Wow that is some dourness and I probably resemble some of those remarks (blogger and advisor). First off, after months and months of stock market declines it makes sense to expect that many people will be emotionally weary. Comments like the ones above belie that weariness. The folks leaving those comments might be inclined to tell me to hit the bricks but but for anyone not inclined to compare stock market content to a racing form they might benefit from recognizing the emotion exhibited by other people which in turn might prevent them from letting their own emotions get the best of them.
I was having a conversation with someone on Wednesday and I said the biggest threats to a successful financial plan are poor decisions and poor performance (it only takes one of those to derail a financial plan). People have more control over their decisions than their portfolio results. One source of poor decisions is letting emotion dictate portfolio action as opposed to logic. This is not to say that by remaining logical you will get every decision correct but your chances for success are better if you remain cool, calm and collected.

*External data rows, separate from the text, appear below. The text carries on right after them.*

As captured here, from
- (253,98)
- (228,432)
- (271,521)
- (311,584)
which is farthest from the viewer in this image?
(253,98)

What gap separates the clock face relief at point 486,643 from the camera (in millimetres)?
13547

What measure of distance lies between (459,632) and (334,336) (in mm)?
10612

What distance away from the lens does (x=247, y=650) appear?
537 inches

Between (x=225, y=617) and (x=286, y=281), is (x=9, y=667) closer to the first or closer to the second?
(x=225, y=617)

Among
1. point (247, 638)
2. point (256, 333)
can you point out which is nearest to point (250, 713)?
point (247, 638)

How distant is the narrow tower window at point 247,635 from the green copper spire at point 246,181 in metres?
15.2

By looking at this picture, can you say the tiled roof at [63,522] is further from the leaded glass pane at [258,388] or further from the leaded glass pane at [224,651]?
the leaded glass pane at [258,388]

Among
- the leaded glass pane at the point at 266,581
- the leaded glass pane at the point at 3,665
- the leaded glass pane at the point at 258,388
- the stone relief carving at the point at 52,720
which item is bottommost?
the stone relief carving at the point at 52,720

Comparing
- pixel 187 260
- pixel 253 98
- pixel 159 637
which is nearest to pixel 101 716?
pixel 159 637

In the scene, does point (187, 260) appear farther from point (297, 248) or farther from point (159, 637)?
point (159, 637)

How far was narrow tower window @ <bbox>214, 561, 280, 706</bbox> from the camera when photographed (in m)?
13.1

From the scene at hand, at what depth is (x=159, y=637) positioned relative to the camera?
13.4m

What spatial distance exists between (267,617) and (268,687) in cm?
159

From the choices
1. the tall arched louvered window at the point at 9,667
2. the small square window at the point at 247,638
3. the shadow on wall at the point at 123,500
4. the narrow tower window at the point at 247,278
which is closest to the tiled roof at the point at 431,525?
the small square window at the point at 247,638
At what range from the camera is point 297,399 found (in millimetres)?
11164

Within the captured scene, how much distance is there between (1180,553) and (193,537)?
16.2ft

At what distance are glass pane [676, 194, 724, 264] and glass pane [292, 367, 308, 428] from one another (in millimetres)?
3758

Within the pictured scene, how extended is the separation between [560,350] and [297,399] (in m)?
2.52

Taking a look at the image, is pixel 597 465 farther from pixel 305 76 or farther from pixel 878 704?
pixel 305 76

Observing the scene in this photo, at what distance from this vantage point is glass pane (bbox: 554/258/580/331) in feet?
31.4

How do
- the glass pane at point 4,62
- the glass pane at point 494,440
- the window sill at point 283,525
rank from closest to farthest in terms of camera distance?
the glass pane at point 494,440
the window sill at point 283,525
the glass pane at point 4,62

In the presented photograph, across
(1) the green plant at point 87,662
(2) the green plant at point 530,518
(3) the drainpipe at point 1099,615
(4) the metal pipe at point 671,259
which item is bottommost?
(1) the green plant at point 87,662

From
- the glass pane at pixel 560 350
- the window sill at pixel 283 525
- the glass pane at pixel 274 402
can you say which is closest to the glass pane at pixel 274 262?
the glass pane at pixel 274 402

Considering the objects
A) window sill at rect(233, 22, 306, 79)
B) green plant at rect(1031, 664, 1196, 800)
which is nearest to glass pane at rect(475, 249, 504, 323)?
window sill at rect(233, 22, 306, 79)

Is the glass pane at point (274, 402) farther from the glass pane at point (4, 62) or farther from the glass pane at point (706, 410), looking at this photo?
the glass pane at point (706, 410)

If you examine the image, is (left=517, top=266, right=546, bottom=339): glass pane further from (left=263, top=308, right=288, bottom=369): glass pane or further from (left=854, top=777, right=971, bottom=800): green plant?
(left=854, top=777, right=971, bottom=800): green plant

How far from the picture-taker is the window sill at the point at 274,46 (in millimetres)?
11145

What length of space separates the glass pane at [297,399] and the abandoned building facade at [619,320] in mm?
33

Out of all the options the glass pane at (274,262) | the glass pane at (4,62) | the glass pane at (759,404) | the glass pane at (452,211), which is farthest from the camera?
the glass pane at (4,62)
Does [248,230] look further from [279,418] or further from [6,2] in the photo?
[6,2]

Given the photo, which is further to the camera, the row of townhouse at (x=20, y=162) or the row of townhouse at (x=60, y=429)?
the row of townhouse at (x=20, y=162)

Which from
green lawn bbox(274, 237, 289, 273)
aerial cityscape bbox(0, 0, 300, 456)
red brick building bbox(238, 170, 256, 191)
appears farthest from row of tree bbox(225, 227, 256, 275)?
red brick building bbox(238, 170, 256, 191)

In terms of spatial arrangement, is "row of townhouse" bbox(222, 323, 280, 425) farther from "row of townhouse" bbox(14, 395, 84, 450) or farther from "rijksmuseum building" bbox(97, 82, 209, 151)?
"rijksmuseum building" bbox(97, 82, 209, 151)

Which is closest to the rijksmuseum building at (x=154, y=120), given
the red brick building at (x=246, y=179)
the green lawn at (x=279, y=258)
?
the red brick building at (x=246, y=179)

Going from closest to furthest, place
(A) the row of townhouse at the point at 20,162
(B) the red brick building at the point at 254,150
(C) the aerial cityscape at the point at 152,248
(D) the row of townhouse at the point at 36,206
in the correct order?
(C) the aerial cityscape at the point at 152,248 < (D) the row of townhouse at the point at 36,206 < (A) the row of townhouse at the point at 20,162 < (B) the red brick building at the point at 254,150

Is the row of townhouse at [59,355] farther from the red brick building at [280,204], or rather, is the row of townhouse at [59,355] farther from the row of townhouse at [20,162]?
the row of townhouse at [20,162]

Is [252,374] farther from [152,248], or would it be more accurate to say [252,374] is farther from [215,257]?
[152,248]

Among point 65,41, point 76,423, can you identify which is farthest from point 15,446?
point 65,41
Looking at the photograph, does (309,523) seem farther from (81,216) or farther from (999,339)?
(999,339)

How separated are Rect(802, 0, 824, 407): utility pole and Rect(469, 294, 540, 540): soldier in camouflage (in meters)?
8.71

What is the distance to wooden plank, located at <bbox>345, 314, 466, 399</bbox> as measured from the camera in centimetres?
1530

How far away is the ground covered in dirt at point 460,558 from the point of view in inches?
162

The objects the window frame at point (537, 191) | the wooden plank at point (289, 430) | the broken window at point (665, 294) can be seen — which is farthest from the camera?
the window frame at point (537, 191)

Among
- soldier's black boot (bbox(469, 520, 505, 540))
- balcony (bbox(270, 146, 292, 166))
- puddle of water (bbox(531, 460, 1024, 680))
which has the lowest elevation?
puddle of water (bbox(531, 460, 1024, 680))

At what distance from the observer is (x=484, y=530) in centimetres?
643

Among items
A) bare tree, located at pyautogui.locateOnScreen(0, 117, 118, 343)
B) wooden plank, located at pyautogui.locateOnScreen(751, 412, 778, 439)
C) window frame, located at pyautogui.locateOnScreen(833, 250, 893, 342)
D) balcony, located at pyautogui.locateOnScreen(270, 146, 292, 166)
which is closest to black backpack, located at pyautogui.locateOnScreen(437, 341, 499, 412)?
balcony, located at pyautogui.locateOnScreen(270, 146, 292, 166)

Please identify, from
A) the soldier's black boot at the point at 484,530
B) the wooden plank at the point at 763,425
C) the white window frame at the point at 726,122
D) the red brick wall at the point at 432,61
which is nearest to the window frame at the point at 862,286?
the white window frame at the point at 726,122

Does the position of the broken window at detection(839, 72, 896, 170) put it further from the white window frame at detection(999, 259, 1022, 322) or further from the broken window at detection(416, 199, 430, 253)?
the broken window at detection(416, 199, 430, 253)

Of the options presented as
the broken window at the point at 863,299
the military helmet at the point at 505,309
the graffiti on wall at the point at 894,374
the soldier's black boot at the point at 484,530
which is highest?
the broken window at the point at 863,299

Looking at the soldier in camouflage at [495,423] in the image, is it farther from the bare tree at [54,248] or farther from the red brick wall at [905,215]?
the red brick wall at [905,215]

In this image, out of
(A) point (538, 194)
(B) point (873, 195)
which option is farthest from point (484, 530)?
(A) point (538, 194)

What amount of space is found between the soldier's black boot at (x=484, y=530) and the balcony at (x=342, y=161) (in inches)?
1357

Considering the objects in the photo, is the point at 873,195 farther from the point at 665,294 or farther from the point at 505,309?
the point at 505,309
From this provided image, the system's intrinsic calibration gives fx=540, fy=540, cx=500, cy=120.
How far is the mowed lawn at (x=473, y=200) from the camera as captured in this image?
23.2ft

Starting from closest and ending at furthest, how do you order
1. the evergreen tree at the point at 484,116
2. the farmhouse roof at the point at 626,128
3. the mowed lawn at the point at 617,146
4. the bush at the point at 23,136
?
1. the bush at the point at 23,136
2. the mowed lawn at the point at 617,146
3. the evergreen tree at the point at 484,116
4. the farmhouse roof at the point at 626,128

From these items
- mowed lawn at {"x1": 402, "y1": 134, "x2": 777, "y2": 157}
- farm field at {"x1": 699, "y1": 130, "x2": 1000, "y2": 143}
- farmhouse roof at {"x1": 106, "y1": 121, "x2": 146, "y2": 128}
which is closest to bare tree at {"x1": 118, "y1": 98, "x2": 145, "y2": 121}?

I've talked about the way I deal with market declines and emotion before but it could be useful now and has helped me along the way. I try to make this as simple as I can. The stock market goes up most of the time but occasionally it goes down and a little less frequently it goes down a lot. These are immutable laws of stock markets. There is no changing this. It will be the case for as long as you invest.
Knowing this ahead of time should make the task of enduring easier. If you look back at blog posts from a couple of years ago, even earlier, I talked about the next bear market and the one after that in very routine fashion as a way of trying to express how matter of fact they are. The current one will end then there will be a bull market again followed by another bear.
To the comment pasted above about top down, the market has tended to warn when the bear phase is starting in fairly consistent ways. Part of that has been that relatively close to peak the market crosses below its 200 DMA. If the goal is to miss a lot of most of the pain of a typical bear market as opposed to trying to get out at the top then a top down exit strategy can be very effective.